National Science Foundation Award Number: IIS-0844226
Cluster Exploratory (CluE) project

Summary of annual report, November 2009 (9 months)

Research and Education Activities:

The goal of our work in CLUE is to use large corpora to find synonyms of words and phrases that are useful to improve retrieval effectiveness. These techniques are statistical and so often find related words that a person might not classify as a synonym, so we call them quasi-synonyms. We have been exploring a range of methods for (1) extracting quasi-synonyms, (2) evaluating the quality of extracted quasi-synonyms, (3) incorporating quasi-synonyms into query processing, and (4) evaluating the impact of that query processing on document retrieval.

So far we have used word context to identify quasi-synonyms. That is, if two words are used in the same context frequently, they are likely to be quasi-synonyms. We have identified related words from document text, from query logs, and from anchor text. We have used unigram contexts and n-gram contexts. We have evaluated quasi-synonyms we found by inspection, by having human annotators look at some instances, and by comparing to synonyms from existing thesauruses. We have evaluated the effectiveness of query reformulation on public TREC collections.
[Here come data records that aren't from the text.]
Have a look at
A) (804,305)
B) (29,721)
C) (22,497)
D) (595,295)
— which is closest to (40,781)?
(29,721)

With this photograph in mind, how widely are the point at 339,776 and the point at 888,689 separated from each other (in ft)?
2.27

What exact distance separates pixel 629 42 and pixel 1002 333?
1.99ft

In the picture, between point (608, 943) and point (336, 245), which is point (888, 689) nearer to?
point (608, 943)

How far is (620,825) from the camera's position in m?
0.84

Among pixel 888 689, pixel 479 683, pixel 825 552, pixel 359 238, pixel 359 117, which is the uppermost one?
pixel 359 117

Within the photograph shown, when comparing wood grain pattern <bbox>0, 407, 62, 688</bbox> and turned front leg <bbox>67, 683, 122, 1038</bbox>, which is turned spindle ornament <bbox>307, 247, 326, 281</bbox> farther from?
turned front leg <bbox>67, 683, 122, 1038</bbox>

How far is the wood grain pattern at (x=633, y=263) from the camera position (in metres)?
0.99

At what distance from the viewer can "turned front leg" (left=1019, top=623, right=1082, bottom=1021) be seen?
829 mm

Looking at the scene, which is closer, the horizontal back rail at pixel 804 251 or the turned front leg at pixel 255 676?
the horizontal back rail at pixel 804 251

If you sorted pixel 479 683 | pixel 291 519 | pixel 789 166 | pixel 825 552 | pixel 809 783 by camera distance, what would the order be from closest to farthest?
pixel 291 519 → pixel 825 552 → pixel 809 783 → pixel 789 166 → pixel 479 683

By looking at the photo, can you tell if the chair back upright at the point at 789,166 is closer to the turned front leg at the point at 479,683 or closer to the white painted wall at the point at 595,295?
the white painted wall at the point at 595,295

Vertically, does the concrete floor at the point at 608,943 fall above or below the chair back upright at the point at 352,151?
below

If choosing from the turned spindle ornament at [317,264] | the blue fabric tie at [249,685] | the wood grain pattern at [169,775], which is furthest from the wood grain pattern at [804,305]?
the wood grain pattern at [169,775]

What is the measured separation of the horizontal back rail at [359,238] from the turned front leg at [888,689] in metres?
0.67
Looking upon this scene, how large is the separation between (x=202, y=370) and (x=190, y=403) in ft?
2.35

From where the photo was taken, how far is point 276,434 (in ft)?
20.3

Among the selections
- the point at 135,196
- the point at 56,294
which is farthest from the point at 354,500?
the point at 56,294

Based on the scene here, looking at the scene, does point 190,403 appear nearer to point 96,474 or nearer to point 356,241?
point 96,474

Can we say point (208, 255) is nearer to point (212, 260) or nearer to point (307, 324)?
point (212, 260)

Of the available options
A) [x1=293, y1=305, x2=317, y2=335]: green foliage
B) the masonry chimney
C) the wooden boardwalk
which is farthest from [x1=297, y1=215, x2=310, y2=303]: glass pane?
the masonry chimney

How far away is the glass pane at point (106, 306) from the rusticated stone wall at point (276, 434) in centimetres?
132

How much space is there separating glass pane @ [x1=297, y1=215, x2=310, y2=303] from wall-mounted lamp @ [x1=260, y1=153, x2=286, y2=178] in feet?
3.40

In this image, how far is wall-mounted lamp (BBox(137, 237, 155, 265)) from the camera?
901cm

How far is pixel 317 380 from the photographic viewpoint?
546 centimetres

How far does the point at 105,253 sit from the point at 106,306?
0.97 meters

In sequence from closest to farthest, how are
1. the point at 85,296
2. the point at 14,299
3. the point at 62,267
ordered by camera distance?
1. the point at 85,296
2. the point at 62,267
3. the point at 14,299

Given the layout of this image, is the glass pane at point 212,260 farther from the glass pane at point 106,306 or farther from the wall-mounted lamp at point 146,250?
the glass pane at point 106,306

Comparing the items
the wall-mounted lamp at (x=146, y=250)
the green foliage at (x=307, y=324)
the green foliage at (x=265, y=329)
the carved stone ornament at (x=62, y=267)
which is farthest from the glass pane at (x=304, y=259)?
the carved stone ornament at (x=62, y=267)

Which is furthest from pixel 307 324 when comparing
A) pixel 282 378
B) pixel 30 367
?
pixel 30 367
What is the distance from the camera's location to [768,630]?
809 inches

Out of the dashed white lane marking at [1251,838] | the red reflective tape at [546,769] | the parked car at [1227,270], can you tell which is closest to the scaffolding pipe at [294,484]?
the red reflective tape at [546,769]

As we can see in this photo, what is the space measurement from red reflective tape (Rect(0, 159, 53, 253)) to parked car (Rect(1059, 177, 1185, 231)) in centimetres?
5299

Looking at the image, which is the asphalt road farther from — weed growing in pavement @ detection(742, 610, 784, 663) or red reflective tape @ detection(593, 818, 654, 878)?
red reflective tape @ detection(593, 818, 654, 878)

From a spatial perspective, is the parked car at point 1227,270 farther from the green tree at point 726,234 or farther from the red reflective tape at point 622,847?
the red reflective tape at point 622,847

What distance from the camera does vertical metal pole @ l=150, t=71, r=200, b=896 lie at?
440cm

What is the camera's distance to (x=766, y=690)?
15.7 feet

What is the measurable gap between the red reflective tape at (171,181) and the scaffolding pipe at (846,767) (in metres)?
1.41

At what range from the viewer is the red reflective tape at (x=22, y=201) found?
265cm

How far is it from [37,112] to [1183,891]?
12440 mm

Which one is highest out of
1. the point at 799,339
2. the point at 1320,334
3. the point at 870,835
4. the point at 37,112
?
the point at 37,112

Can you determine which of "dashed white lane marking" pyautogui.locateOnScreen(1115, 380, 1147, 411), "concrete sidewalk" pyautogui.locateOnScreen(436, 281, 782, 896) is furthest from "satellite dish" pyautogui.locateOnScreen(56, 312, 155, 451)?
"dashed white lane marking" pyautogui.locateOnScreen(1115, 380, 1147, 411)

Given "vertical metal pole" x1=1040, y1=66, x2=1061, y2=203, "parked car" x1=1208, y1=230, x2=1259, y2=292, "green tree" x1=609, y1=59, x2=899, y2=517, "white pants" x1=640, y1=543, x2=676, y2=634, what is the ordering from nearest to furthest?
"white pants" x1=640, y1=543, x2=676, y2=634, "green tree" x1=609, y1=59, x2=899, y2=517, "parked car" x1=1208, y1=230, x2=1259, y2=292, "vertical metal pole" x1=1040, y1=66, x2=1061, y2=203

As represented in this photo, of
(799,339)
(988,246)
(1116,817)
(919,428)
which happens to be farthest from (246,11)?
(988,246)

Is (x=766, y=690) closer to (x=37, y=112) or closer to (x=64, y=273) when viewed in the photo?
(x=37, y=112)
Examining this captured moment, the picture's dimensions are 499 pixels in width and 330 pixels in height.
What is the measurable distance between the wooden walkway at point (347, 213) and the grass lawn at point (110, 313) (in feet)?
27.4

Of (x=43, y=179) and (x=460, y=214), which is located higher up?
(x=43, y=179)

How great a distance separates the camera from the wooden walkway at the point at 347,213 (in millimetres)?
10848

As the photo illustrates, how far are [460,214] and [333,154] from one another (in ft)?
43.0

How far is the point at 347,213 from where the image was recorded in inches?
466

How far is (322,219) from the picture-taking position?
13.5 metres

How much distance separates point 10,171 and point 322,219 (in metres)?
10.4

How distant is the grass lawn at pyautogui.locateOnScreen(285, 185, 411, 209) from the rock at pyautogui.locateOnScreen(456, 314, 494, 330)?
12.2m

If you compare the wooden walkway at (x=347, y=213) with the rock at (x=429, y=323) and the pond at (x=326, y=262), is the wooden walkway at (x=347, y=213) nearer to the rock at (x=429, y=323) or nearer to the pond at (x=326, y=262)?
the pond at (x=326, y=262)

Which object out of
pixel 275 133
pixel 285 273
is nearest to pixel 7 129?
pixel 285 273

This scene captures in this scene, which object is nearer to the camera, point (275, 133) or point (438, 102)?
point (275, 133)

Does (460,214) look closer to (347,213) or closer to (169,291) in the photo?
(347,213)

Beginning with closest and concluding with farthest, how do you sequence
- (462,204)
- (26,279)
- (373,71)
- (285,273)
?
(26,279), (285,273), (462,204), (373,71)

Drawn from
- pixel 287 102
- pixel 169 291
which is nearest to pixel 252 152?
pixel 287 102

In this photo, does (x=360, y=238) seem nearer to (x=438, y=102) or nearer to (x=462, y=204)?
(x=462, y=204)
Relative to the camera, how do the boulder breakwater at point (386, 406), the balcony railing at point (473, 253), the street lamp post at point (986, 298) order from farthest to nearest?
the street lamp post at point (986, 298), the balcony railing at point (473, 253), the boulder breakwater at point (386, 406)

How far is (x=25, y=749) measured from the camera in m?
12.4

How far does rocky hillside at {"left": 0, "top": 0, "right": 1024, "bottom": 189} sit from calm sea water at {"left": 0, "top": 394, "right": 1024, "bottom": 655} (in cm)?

We have also been developing Map/Reduce skills in our graduate students, in not just our research group but in the Department at large. PI Allan, along with Prof. David Smith (senior personnel) and another colleague ran a seminar in Spring 2009 on using Map/Reduce for large data tasks. A total of eight students participated in the readings, class discussions, and a final project. The class also included a visiting researcher from China.

Findings:

We have shown (Dang and Croft, technical report 2009) that it is important to incorporate the number (and quality) of contexts that are shared, but also that there is value in noting contexts where they disagree.

We have shown (Dang and Croft, WSDM 2009) that anchor text can be an effective substitute for query log information when looking for synonyms.

When quasi-synonyms are incorporated into the retrieval process, our results show that it is better to use those new words to expand the query rather than to just substitute 'better' words into the query (Dang and Croft, WSDM 2009).

This work is supported by the National Science Foundation (Award Number IIS-0844226).